Mohamed Naceur Ammar : En effet, de nombreuses études ont été menées à propos du futur du travail et de l’emploi. Qu’elles soient rétrospectives ou prospectives, ces études ont montré que l’impact des transformations en cours sur le monde du travail est sans précédent. Lors des trois révolutions industrielles précédentes, depuis la fin du 18e siècle et l’invention de la machine à vapeur jusqu’à la fin du 20e siècle, la création de nouveaux emplois l’a toujours emporté sur la destruction. A l’époque on parlait de destruction créatrice pour reprendre un concept de J. Schumpeter dans le sens où le progrès technique et l’innovation étaient sources de création de nouveaux métiers qui compensaient voire dépassaient largement en nombre les emplois détruits. L’automatisation des processus de fabrication a certes éliminé certains postes de travail manuel, mais elle a engendré en même temps une croissance ayant permis la création de nombreux nouveaux postes dans un contexte de coexistence et de complémentarité entre l’Homme ou la Femme et la machine.
Ce qui est nouveau avec les transformations en cours depuis le début du 21e siècle est, d’une part, la fin du clivage manuel/intellectuel ou physique/cognitif dans les métiers présentant un grand risque de disparition, et le caractère ubiquitaire et multisectoriel des activités économiques impactées d’autre part. L’avènement de la 4ème révolution industrielle et la prééminence du numérique, de la data et de l’intelligence artificielle ont induit un remplacement progressif des travailleurs qualifiés ou non qualifiés par des robots dans les usines et des algorithmes dans les bureaux. Aussi bien les cols blancs que les cols bleus sont touchés par ce phénomène, ce qui a amené certains économistes et chercheurs à évoquer le risque d’un chômage technique de masse et à introduire le concept d’Homme inutile.
Bien entendu les idées sont très controversées à ce sujet, entre un courant d’optimistes attachés mordicus à l’idée que si la croissance n’a pas de fin le travail non plus, et un courant de pessimistes qui vont jusqu’à préconiser la taxation des robots pour financer un revenu universel de subsistance pour les perdants de la révolution en cours. Cela étant, des recherches sérieuses récentes ont montré que 50% des métiers actuels dans l’industrie et dans les services présentent un risque élevé de disparition à l’horizon 2030-2040.

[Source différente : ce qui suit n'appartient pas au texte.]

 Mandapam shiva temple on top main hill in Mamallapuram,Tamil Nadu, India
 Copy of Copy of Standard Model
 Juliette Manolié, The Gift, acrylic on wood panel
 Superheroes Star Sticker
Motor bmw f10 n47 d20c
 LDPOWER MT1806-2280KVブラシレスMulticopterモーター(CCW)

Ce qui fait dire que nous ne connaissons pas 80% des emplois de 2030. De fait 80% des emplois les plus prisés actuellement sur le réseau LinkedIn tels que data scientist, data architect, data analyst, data engineer, spécialiste Cloud, expert en IA, expert en cyber-sécurité, etc. n’existaient pas en 2010. C’est pour cette raison que je préfère le concept du futur des métiers à celui des métiers du futur d’autant plus que le monde dans lequel nous vivons est qualifié en anglais de VUCA (volatil, incertain, complexe et ambigu).
Il est dès lors légitime de se poser la question sur le facteur discriminant qui fait qu’un métier soit vulnérable et présente un risque élevé de disparition. Tout le monde s’accorde à dire que cette vulnérabilité n’est plus tant liée au caractère qualifié ou non qualifié de l’emploi, mais de plus en plus à son caractère routinier ou répétitif.

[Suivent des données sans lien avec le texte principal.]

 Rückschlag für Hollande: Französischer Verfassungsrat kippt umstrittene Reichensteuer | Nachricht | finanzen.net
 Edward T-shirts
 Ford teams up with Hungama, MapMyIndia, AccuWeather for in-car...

Désormais une qualification scientifique et technique poussée n’est plus suffisante pour garantir la pérennité de l’emploi. Il faudrait en plus de l’empathie, de la créativité, de l’intelligence sociale et émotionnelle. La bonne grille de lecture pour le futur des emplois consiste ainsi à croiser les compétences scientifiques et techniques avec les compétences empathiques. Les emplois les plus prisés seront ceux qui conjuguent ces deux catégories de compétences, viennent en second lieu des emplois pérennes, empathiques mais pas nécessairement qualifiés, les emplois qualifiés mais sans empathie seront en déclin, et ceux qui n’ont ni qualification ni empathie seront voués à l’extinction.
- Quels sont les risques de ces métiers du futur sur les pays en voie de développement comme la Tunisie ?

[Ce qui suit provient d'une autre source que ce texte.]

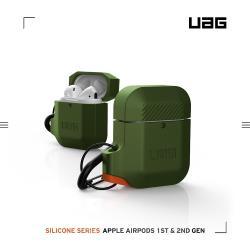 UAG AirPods 耐衝擊防水防塵保護殼-綠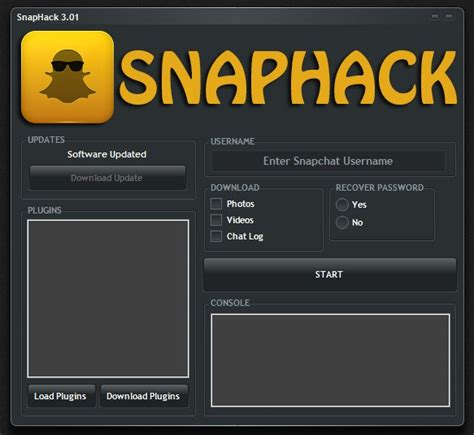 is it possible to hack someones snapchat snapchat password hack instant download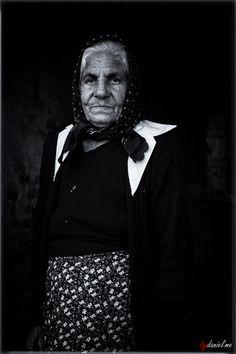 #Portrait of an old woman. #Romania #travel #photography #bw #blackandwhite #phototours #tours #monochrome #people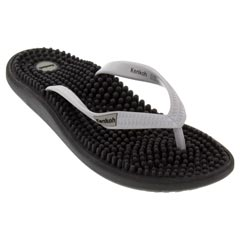 Kenkoh Luna Synthetic Black Sandals
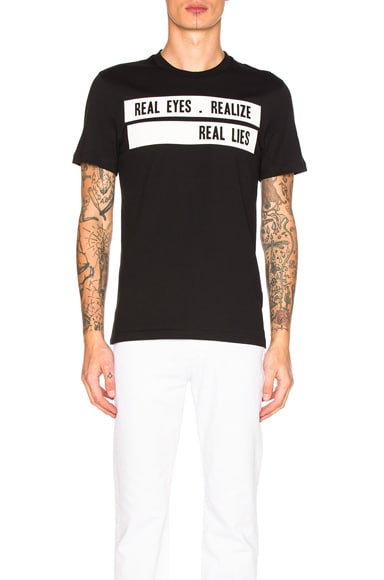 Realize Tee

Les pays en développement en général, et les pays africains en particulier vont subir de plein fouet l’impact des transformations en cours, qui a donc un caractère majeur et global. Fini donc le temps de rattrapage industriel qui a longtemps nourri des politiques publiques depuis le siècle dernier. Ceci est d’autant plus vrai que la 4ème révolution industrielle a engendré des politiques de redéploiement industriel dans les pays développés. En effet l’industrie 4.0 et le numérique ont complètement changé la donne et engendré un nouveau modèle économique de production générant un retour sur investissement in situ dans les pays développés. La délocalisation des sites productifs dans les pays en développement avec à la clé une compétitivité tirée par le coût du travail, n’est plus d’actualité d’autant que la nouvelle usine cyber physique et hyper-connectée issue de cette révolution, s’est affranchie des contraintes des économies d’échelle et tire plus sa compétitivité de son agilité, de sa proximité géographique des marchés, et de la personnalisation de sa production. Donc les pays en développement vont être autant impactés voire plus que les pays développés par les transitions en cours, numérique, énergétique, industrielles, etc., et ce, avant même d’avoir connu les bienfaits de la globalisation. Donc il n’y a guère le choix pour les pays en développement que d’adopter des nouvelles politiques intégrant les enjeux du monde à venir.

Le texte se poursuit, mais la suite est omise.